::: Estratto selezionato :::

PERCHÉ NON SI DIVENTA STILISTA IN UN GIORNO…

Vorrei sfatare il mito di voglio fare la stilista….

Devo dire che oggi come oggi vedo veramente persone che si improvvisano stiliti dall’oggi al domani soltanto perché sono appassionate di moda ed hanno gusto nel vestire, bè quello conta sicuramente ma allora io mi chiedo perché ho fatto 9 anni di studi nella moda se bastava soltanto quello?

In realtà infatti non basta.

Parto con il raccontarvi che per me è stata una fortuna nascere con una mamma sarta che fin da bambina mi ha fatto vivere il sogno di vedere realizzate nella sua sartoria su misura foto dei giornali o richieste delle sue clienti. Altra fortuna è stata avere la possibilità di girare con mio babbo per le aziende di tessuti per rifornire la sartoria, quindi sentivo parlare di sete pure, di shantung, di elasticità di un tessuto, di come cadeva per un pantalone, il peso etc….. oltre lo studio avevo la possibilità di vedere sul campo tutti i passaggi del lavoro.

E’ un mondo che mi ha sempre affascinata ed incantata e non potevo fare scelta diversa da un ‘istituto d’arte sezione moda e costume…. Iniziati gli studi capii subito che quello sarebbe stato il mio lavoro, anche se non ero la più brava nel disegno, in modellistica si, e devo dire che per una stilista è una cosa fondamentale, se non sai come è costruito un capo come fai a disegnarlo?

Finito il quinto anno, devo dire spinta soprattutto da mio babbo ho proseguito gli studi, trasferendomi a Milano per 4 anni e frequentando una delle scuole più conosciuta nel settore moda l’ISTITUTO MARANGONI, ringrazio ogni giorno mio babbo per avermi incoraggiato perché è stata una delle esperienze più belle della mia vita. Non solo per la scuola in sè per sé, ma per la gente che ti trovi a conoscere, per i rapporti umani e per lo scambio culturale che hai la possibilità di avere con persone che provengono da tutte le parti del mondo. Studiare in una città come Milano, significava respirare moda ogni santo giorno, significava grazie alla scuola avere la possibilità di aiutare come vestiarista le modelle durante la fashion week, significava confrontarsi con insegnati di un certo calibro e devo dire che quegli anni mi sono serviti per crescere e diventare un po’ anche quello che sono oggi.

Come tesi finale, veniva organizzata una sfilata per tutti gli studenti dell’ultimo anno attraverso la quale avevi la possibilità di far vedere ad un sacco di persone le tue creazioni, che non solo avevi disegnato , ma delle quali ti eri costruita il cartamodello e da sola o assieme ad una sarta li avevi realizzati.

::: Materiale fornito :::

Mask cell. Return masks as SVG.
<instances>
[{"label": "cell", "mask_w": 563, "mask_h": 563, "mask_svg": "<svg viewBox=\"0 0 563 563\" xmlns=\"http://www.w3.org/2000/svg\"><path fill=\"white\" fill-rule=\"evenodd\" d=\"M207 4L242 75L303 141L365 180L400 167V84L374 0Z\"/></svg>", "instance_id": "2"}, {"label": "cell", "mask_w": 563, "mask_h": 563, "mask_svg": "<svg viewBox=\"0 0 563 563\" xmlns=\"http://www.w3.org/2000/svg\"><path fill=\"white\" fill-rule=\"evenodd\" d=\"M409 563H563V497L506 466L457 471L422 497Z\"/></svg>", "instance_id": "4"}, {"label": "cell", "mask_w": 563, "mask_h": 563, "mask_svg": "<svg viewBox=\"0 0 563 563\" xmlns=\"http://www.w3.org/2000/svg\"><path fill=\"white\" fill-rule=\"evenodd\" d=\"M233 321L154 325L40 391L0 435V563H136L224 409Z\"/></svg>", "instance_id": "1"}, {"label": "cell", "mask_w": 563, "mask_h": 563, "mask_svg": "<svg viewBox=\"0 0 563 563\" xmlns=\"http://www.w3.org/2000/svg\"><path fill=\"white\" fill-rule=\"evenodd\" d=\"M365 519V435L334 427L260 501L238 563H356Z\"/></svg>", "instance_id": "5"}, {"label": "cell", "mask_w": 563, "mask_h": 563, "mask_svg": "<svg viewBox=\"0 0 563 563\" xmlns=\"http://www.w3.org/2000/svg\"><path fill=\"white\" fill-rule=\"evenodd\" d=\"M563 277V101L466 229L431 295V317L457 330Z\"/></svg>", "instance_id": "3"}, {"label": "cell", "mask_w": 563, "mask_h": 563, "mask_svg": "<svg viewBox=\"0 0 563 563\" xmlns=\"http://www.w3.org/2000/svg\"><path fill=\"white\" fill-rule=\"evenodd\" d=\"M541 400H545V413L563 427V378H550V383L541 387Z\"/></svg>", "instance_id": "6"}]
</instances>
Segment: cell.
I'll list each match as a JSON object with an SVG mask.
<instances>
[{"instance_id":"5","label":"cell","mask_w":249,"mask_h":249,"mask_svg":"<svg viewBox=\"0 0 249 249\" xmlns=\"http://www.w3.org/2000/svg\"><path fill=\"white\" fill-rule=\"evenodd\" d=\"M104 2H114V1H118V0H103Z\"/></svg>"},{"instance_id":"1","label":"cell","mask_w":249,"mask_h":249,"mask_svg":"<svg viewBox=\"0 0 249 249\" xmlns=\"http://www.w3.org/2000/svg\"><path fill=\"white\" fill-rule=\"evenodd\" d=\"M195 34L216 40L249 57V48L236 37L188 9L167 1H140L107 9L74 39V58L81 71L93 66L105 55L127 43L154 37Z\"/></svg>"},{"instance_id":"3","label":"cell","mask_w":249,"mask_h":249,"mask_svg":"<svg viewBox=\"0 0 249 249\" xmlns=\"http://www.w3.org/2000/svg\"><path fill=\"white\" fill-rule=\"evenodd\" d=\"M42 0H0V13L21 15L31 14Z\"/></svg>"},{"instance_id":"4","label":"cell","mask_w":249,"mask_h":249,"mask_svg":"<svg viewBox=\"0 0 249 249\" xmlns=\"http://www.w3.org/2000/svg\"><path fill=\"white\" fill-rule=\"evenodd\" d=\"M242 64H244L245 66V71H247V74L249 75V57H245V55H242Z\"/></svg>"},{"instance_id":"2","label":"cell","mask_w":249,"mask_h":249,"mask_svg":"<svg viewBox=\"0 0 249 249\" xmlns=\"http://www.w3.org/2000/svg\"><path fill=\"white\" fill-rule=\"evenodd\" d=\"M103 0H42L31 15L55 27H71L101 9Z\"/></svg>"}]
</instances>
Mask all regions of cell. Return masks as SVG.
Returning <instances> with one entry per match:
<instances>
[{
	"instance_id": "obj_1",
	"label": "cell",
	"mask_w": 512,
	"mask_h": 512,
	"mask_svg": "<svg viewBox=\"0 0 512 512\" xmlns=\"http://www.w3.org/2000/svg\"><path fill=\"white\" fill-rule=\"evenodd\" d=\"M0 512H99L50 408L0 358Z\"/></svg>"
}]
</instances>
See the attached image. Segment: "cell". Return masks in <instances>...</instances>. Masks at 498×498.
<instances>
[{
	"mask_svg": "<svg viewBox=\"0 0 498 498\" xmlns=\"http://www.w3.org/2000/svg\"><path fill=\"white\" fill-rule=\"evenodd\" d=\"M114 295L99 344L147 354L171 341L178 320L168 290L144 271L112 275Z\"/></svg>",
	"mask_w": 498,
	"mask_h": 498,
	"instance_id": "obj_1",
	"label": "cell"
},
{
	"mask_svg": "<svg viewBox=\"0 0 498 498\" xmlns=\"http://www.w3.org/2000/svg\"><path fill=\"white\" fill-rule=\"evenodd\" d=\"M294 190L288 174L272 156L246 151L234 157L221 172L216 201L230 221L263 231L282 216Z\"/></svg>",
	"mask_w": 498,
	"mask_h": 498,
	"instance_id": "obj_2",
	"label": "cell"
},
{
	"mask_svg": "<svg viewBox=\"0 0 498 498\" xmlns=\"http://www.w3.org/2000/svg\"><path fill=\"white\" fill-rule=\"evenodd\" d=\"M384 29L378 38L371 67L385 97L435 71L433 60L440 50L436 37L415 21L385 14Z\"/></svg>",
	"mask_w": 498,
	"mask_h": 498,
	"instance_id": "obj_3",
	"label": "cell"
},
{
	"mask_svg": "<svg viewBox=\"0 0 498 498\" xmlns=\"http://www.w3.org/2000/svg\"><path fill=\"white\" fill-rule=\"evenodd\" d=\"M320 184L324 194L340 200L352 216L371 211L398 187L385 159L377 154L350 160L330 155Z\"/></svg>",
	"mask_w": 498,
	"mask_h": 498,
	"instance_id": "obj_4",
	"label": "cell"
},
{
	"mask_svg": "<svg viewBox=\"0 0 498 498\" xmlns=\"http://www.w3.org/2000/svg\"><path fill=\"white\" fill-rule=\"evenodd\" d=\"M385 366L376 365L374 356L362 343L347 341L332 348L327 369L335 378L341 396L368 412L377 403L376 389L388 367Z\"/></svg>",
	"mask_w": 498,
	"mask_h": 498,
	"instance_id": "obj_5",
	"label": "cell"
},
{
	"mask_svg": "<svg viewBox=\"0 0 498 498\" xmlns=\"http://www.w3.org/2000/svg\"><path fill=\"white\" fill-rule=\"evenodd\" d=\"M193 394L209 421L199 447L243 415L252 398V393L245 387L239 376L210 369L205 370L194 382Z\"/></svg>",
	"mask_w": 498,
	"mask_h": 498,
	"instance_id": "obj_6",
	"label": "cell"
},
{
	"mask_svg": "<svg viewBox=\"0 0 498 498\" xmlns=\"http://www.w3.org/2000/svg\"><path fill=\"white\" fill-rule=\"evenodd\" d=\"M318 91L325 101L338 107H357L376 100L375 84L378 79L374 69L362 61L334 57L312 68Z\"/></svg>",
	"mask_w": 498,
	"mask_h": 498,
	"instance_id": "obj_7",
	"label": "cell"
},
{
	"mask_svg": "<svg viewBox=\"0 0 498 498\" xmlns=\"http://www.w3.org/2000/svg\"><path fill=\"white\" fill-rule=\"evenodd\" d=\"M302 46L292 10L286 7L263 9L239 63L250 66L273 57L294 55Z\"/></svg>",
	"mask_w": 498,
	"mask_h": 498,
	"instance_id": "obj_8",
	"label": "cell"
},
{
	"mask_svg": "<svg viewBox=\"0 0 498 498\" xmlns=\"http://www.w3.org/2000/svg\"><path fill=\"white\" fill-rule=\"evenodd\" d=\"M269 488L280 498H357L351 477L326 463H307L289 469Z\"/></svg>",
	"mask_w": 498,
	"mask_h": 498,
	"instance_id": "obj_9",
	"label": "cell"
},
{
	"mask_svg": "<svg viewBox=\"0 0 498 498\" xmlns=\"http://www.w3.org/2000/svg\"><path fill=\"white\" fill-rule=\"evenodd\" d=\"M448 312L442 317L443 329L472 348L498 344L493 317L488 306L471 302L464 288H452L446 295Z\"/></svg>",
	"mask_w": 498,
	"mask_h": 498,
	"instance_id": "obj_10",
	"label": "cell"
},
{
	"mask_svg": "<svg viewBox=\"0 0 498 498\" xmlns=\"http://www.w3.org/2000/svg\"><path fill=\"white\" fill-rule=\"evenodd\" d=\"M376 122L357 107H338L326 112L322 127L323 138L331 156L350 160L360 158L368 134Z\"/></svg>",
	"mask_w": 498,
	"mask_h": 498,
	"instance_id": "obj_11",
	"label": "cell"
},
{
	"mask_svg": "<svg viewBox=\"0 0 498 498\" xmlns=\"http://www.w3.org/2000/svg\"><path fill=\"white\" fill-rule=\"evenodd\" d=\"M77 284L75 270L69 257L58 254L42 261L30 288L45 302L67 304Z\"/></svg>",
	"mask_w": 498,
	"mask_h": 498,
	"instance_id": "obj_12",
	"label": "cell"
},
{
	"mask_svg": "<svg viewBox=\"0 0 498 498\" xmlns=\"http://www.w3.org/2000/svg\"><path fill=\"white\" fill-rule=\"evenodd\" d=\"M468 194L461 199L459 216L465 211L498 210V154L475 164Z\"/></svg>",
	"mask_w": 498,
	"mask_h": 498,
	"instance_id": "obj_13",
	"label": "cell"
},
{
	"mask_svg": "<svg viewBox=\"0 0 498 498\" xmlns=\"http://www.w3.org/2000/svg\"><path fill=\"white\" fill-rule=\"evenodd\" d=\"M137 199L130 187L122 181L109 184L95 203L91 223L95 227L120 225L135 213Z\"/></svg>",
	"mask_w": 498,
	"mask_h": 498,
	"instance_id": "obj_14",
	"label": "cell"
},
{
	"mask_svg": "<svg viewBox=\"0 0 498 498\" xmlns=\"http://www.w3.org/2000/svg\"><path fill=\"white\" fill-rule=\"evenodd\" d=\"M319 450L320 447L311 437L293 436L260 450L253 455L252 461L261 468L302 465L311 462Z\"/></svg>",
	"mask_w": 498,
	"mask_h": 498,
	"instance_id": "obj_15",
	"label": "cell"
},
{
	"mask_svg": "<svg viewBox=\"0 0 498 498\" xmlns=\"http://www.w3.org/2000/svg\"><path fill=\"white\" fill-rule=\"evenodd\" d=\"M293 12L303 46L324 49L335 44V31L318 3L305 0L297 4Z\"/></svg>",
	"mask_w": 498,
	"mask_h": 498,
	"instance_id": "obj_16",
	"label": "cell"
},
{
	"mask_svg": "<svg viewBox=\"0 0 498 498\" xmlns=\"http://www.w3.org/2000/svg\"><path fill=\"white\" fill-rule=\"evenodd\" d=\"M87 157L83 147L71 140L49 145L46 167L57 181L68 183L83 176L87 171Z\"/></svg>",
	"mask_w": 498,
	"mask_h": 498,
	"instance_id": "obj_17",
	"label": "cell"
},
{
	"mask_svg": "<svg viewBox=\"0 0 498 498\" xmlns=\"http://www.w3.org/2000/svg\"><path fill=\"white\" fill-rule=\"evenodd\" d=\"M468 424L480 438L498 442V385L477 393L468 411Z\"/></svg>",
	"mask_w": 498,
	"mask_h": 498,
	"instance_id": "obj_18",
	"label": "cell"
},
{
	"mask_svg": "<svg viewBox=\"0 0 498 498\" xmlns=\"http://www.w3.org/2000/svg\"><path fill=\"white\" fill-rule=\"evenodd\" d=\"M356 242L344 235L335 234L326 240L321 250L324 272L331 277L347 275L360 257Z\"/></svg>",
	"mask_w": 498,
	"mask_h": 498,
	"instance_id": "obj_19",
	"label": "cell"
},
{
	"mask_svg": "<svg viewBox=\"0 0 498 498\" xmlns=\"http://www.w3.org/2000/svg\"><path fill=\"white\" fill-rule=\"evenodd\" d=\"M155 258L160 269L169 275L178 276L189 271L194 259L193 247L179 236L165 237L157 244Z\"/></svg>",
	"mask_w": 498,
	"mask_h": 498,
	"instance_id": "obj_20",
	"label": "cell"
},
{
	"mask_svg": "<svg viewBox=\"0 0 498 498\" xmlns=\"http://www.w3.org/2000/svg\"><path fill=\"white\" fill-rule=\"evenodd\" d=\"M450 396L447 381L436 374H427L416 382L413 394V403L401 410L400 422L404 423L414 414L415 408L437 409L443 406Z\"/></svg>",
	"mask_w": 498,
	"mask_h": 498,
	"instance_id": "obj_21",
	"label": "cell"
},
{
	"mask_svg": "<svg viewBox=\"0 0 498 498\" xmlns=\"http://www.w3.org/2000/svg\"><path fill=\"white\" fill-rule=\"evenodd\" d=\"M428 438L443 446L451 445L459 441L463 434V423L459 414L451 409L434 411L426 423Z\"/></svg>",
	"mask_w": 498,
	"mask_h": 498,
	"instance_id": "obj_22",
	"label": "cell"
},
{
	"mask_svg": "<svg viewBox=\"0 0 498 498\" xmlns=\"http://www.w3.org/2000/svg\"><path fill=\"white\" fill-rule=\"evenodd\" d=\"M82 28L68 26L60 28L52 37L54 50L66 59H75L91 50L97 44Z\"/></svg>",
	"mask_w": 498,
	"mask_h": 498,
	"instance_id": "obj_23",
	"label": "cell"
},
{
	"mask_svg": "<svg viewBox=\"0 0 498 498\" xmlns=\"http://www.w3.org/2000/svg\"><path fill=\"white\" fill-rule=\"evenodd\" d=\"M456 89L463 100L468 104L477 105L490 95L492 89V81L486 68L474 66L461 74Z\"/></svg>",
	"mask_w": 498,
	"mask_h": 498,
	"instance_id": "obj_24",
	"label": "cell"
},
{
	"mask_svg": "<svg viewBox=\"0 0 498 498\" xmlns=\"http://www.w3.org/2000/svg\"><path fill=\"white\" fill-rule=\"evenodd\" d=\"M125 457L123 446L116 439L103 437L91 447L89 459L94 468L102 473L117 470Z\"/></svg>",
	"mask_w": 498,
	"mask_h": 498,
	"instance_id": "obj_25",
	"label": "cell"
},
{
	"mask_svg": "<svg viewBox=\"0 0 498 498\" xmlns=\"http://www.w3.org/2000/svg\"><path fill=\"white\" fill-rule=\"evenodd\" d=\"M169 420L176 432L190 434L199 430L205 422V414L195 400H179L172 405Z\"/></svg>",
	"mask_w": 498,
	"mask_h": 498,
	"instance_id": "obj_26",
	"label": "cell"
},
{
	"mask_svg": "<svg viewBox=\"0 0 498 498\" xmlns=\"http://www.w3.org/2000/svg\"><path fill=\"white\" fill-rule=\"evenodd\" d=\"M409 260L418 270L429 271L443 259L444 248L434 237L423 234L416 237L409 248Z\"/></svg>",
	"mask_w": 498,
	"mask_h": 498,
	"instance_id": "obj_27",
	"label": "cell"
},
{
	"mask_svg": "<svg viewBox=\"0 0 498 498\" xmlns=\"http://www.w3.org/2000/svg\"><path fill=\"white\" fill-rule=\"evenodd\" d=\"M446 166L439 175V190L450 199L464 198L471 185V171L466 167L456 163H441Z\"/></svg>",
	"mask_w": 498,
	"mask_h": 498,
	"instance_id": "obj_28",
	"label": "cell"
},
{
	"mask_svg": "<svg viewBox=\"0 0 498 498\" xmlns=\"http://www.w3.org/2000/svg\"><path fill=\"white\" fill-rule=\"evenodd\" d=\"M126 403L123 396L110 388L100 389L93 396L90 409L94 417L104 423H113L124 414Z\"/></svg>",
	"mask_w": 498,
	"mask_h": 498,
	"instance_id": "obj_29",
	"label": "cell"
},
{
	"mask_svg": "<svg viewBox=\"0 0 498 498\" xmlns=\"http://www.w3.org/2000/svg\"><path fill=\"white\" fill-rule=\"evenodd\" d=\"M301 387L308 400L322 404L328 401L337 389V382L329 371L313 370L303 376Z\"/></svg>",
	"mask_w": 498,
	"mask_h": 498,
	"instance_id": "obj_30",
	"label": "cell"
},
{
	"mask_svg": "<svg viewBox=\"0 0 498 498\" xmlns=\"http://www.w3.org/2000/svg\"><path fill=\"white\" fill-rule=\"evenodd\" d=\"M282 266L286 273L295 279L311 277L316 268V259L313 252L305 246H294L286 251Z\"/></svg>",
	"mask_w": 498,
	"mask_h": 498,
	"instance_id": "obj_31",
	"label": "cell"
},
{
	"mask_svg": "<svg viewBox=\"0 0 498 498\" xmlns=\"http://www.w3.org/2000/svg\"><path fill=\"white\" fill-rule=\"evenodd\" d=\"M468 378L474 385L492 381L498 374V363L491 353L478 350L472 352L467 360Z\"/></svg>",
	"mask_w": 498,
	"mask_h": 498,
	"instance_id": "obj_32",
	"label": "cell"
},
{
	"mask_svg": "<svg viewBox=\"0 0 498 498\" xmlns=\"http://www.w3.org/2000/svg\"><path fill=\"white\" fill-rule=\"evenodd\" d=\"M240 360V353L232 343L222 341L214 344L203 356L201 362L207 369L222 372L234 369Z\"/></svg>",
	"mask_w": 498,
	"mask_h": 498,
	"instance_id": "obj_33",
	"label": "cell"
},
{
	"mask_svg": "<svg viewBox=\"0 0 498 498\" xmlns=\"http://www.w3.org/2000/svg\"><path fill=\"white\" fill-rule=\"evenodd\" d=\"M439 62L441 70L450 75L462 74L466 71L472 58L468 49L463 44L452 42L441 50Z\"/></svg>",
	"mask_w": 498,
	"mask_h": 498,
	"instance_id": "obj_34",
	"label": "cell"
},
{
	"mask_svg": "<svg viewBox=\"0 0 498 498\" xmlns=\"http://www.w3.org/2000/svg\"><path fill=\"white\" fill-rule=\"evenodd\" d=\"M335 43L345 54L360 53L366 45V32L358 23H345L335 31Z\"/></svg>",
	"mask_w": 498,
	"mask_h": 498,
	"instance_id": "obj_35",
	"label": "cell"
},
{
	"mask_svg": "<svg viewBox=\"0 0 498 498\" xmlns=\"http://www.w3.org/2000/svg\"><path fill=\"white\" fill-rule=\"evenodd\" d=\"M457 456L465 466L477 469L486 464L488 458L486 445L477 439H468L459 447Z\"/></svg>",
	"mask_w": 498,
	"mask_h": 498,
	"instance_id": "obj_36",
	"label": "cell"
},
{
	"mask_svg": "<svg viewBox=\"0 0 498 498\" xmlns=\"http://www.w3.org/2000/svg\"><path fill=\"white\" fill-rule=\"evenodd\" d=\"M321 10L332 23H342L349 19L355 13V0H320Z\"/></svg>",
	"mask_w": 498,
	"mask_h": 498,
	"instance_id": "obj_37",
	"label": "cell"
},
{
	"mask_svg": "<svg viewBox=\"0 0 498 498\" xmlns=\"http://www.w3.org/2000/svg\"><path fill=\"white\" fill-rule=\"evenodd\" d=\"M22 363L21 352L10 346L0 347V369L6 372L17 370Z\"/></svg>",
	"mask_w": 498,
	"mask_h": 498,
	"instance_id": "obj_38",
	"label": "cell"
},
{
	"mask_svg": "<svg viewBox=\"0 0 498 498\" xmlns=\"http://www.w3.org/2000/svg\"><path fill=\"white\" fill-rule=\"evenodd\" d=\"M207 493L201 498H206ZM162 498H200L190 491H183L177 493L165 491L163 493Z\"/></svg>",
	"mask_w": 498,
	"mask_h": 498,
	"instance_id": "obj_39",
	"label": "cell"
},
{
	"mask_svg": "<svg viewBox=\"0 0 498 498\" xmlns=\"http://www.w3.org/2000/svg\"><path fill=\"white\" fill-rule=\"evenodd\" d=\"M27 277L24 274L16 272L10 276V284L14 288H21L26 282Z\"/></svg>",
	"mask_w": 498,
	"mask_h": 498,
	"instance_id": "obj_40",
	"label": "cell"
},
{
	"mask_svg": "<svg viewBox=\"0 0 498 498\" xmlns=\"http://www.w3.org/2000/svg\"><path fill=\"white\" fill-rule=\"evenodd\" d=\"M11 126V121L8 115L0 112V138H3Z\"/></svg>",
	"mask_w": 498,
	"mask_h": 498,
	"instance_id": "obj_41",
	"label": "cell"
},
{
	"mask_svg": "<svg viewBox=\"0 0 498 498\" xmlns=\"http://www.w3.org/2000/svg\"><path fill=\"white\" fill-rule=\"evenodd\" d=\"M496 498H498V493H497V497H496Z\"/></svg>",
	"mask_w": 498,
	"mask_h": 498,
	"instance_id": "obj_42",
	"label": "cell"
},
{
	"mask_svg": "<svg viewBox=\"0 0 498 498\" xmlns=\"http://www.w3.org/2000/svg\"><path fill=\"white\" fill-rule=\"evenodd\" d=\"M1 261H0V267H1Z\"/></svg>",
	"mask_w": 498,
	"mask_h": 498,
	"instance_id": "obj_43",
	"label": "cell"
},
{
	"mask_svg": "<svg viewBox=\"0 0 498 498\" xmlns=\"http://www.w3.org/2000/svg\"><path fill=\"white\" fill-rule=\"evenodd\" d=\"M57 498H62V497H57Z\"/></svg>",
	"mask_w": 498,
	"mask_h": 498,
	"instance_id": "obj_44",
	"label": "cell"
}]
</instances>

:::

Restituisci il brano del testo sul mestiere di stilista compreso tra "Vorrei sfatare il" e "infatti non basta.", estremi inclusi.

Vorrei sfatare il mito di voglio fare la stilista….

Devo dire che oggi come oggi vedo veramente persone che si improvvisano stiliti dall’oggi al domani soltanto perché sono appassionate di moda ed hanno gusto nel vestire, bè quello conta sicuramente ma allora io mi chiedo perché ho fatto 9 anni di studi nella moda se bastava soltanto quello?

In realtà infatti non basta.